In 2008 a previously available, more complete limited edition for Japan fan club (23-track digitally) was remastered into 6 CD single set, comprising all the singles ever released for the So Red the Rose LP, including "Say the Word". The packaging is a 'so red the velvet', faithfully replicating the original single sleeve artwork, plus 8-page fold-out picture booklet of lyrics and biography.

==Encrypted messages==
Some versions of the album and related singles contained a numeric code in their artwork. This code allocated even numbers to letters, beginning with 16=A, and continuing to 52=S, and then wrapping around to 02=T up to 14=Z. 00 represents either a space or a mid-word capitalisation (being used before the "B" in Le Bon). The numbers on the front cover of the US CD release decode to spell TAYLOR RHODES LE BON (the surnames of the three members of the group).
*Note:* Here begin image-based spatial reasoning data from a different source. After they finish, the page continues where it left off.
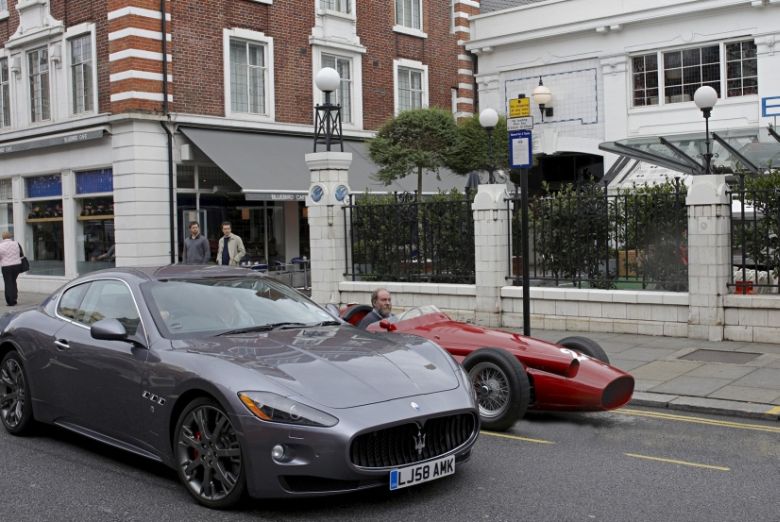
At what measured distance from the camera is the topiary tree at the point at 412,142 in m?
19.7

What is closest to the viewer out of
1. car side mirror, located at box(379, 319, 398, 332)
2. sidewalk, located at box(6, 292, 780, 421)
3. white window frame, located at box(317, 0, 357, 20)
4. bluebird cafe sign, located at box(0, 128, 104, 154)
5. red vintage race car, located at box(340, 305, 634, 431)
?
red vintage race car, located at box(340, 305, 634, 431)

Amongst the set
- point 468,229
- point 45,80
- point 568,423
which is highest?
point 45,80

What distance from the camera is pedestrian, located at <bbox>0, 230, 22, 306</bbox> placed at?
64.0 ft

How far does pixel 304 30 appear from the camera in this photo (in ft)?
76.3

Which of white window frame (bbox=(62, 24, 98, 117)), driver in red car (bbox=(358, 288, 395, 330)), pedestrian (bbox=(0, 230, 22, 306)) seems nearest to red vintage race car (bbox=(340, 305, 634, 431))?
driver in red car (bbox=(358, 288, 395, 330))

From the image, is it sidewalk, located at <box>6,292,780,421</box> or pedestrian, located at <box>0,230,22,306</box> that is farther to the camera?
pedestrian, located at <box>0,230,22,306</box>

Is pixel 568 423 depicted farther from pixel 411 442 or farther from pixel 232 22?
pixel 232 22

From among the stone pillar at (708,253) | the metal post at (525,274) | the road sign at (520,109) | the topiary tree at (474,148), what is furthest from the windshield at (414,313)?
the topiary tree at (474,148)

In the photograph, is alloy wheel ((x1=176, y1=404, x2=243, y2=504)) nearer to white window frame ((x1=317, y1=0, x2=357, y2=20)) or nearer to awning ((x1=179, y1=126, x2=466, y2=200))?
awning ((x1=179, y1=126, x2=466, y2=200))

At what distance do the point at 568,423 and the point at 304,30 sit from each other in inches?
701

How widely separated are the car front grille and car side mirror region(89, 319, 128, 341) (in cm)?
196

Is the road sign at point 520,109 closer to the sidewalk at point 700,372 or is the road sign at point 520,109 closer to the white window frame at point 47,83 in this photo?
the sidewalk at point 700,372

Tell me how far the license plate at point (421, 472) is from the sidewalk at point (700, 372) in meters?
3.91

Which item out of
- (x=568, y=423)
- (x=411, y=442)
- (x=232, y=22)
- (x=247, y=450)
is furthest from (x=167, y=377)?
(x=232, y=22)
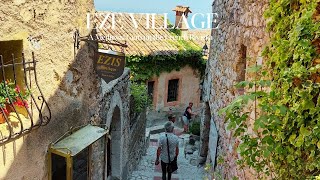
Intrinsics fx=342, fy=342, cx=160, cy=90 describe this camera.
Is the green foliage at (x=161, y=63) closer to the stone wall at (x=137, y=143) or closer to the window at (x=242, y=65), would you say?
the stone wall at (x=137, y=143)

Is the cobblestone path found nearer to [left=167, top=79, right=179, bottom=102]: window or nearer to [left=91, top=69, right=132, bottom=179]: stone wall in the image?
[left=91, top=69, right=132, bottom=179]: stone wall

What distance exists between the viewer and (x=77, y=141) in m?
4.00

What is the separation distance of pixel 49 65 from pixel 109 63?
2.84 ft

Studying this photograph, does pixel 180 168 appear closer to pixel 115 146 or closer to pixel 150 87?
pixel 115 146

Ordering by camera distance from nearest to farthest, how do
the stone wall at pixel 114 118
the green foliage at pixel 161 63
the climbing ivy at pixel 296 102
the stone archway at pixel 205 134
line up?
the climbing ivy at pixel 296 102 → the stone wall at pixel 114 118 → the stone archway at pixel 205 134 → the green foliage at pixel 161 63

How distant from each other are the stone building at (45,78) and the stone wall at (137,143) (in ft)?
12.1

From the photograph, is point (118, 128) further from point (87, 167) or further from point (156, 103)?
point (156, 103)

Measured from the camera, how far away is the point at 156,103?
15953 millimetres

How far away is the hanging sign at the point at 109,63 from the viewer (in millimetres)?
4293

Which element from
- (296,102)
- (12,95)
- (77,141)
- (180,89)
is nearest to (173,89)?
(180,89)

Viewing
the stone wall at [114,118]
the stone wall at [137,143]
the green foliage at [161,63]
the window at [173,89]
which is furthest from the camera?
the window at [173,89]

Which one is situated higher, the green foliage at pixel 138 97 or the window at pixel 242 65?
the window at pixel 242 65

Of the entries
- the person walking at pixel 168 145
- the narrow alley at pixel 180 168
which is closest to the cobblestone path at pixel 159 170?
the narrow alley at pixel 180 168

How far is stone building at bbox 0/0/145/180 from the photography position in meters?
3.29
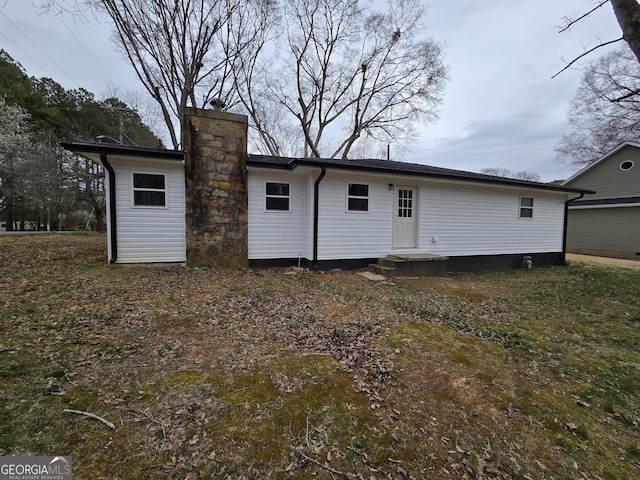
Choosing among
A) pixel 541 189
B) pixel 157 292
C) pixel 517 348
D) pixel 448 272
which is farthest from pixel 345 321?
pixel 541 189

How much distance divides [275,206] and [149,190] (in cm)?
314

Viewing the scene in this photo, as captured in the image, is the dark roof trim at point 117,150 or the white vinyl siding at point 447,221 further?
the white vinyl siding at point 447,221

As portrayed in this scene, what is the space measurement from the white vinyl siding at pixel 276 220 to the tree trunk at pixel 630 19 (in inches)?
243

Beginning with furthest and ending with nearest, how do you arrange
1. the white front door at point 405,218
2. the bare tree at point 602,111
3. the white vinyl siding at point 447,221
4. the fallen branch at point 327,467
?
1. the bare tree at point 602,111
2. the white front door at point 405,218
3. the white vinyl siding at point 447,221
4. the fallen branch at point 327,467

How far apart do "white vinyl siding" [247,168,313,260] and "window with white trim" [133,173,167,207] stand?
2.14 metres

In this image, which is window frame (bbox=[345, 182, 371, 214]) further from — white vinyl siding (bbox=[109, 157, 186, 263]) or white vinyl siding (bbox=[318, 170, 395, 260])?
white vinyl siding (bbox=[109, 157, 186, 263])

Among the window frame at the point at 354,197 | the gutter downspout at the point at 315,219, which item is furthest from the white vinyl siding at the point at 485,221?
the gutter downspout at the point at 315,219

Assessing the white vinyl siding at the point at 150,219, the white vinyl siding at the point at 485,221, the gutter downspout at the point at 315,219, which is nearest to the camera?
the white vinyl siding at the point at 150,219

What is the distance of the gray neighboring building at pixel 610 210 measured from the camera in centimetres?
1371

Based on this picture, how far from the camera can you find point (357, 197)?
308 inches

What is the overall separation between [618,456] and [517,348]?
5.17 ft

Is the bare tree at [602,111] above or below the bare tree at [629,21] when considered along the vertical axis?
above

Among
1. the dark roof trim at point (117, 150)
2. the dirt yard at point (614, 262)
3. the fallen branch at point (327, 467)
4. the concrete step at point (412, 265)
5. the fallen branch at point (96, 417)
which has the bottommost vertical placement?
the fallen branch at point (327, 467)

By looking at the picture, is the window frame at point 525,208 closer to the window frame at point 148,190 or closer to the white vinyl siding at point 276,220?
the white vinyl siding at point 276,220
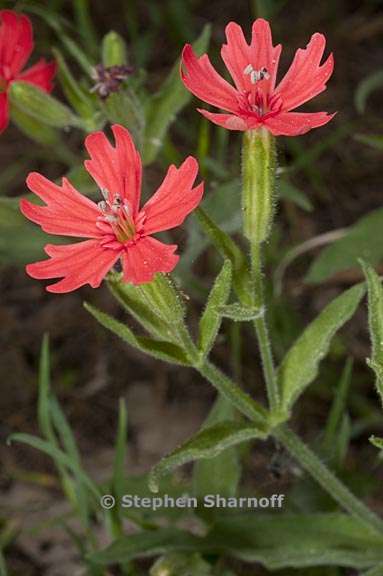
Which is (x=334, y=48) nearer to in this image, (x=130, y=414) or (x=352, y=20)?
(x=352, y=20)

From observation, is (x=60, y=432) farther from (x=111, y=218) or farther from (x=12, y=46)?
(x=12, y=46)

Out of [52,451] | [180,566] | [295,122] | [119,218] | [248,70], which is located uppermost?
[248,70]

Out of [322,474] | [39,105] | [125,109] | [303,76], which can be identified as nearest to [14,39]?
[39,105]

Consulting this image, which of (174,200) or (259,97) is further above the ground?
(259,97)

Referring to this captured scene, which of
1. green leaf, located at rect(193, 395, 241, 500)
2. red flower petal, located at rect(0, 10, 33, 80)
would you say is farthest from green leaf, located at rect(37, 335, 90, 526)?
red flower petal, located at rect(0, 10, 33, 80)

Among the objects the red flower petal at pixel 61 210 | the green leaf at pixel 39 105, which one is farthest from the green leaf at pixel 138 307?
the green leaf at pixel 39 105

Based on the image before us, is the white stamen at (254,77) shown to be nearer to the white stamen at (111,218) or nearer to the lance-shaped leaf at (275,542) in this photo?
the white stamen at (111,218)

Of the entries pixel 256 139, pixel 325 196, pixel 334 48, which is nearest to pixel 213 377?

The circular image on the back of the CD insert spells SO RED THE ROSE both forward and backward, while the three letters in the centre are T R L (Taylor/Rhodes/Le Bon)

==Track listing==
===1985 original release===
All songs written by Simon Le Bon, Nick Rhodes and Roger Taylor, except where noted.
1. "Election Day" – 5:29
2. "Keep Me in the Dark" – 4:31
3. "Goodbye Is Forever" – 3:49
4. "The Flame" – 4:23
5. "Missing" – 3:40 (Le Bon, Rhodes)
6. "Rose Arcana" – 0:51 (Rhodes, Taylor)
7. "The Promise" – 7:30
8. "El Diablo" – 6:05
9. "Lady Ice" – 7:32 (Le Bon, Rhodes)

===2010 reissue===
====CD1====
1. "Election Day" – 5:29
2. "Keep Me in the Dark" – 4:31
3. "Goodbye Is Forever" – 3:49
4. "The Flame" – 4:23
5. "Missing" – 3:40 (Le Bon, Rhodes)
6. "Rose Arcana" – 0:51 (Le Bon, Rhodes)
7. "The Promise" – 7:30
8. "El Diablo" – 6:05
9. "Lady Ice" – 7:32 (Le Bon, Rhodes)
10. "Say the Word" (7" edit) – 4:30 (Le Bon, Rhodes)
11. "Election Day" (single version) – 4:31
12. "Goodbye Is Forever" (single mix) – 4:17
13. "The Promise" (7" mix) – 4:46
14. "The Flame" (7" remix) – 4:06
15. "Say the Word" – 5:08
16. "She's Moody and Grey She's Mean and Restless" – 4:29

====CD2====
1. "Election Day" (Consensus mix) – 8:39
2. "Goodbye Is Forever" (12" extended mix) –	6:45
3. "The Promise" (instrumental) – 5:44
4. "Rose Arcana" – 5:33
5. "The Flame" (extended remix) – 7:17
6. "Say the Word" (extended vocal remix) – 6:33
7. "Election Day" (Cryptic cut) – 9:09
8. "The Promise" (12" mix) – 7:06
9. "Goodbye Is Forever" (dub mix) – 5:15
10. "Say the Word" (extended instrumental remix) – 5:48
11. "Election Day" (early rough mix) – 9:04
12. "Flame Game" (Yo Homeboy mix) – 2:51

====DVD====
1. "Introduction"
2. "Filming Election Day"
3. "Election Day"
4. "Filming The Promise"
5. "The Promise"
6. "Filming Goodbye Is Forever"
7. "Goodbye Is Forever"
8. "Filming The Flame"
9. "The Flame"
10. "Filming Missing"
11. "Missing"
12. "Credits"

==Personnel==
Arcadia
- Simon Le Bon – vocals
- Nick Rhodes – keyboards
- Roger Taylor – drums

Additional musicians
- Mark Egan – bass
- Masami Tsuchiya – guitar
- Carlos Alomar, David Gilmour – additional guitar
- Sting – additional vocals on "The Promise"
- Grace Jones – additional vocals on "Election Day"
- Herbie Hancock – additional keyboards on "The Promise"
- Andy Mackay – saxophone
- Steve Jordan – additional drums on "Lady Ice"
- David Van Tieghem, Manu Katché, Rafael De Jesus – additional percussion
- Wendel Jr. (Percussion Replacement System) – drum programming
- Jean-Claude Dubois – harp
- Masami Tsuchiya, Pierre Defay – violin

Production
- Produced by Alex Sadkin & Arcadia
- Recorded by Larry Alexander; assisted by Phillippe Lafont
- Engineered by Larry Alexander
- Mixed by Larry Alexander, Phil Burnett, Nick Delre, Billy Miranda & Ron Saint-Germain
- Mastered by Bob Ludwig
- Album cover illustration by Tony Viramontes

==Charts==

Chart performance for So Red the Rose
| Chart (1985–1986) | Peak position |
|---|---|
| Australian Albums (Kent Music Report) | 35 |
| Dutch Albums (Album Top 100) | 34 |
| German Albums (Offizielle Top 100) | 55 |
| New Zealand Albums (RMNZ) | 22 |
| Swedish Albums (Sverigetopplistan) | 48 |
| UK Albums (Official Charts) | 30 |
| US Billboard 200 | 23 |

==Certifications==

Certifications for So Red the Rose
| Region | Certification | Certified units/sales |
| Canada (Music Canada) | 2× Platinum | 200,000^{^} |
| United States (RIAA) | Platinum | 1,000,000^{^} |
^{^} Shipments figures based on certification alone.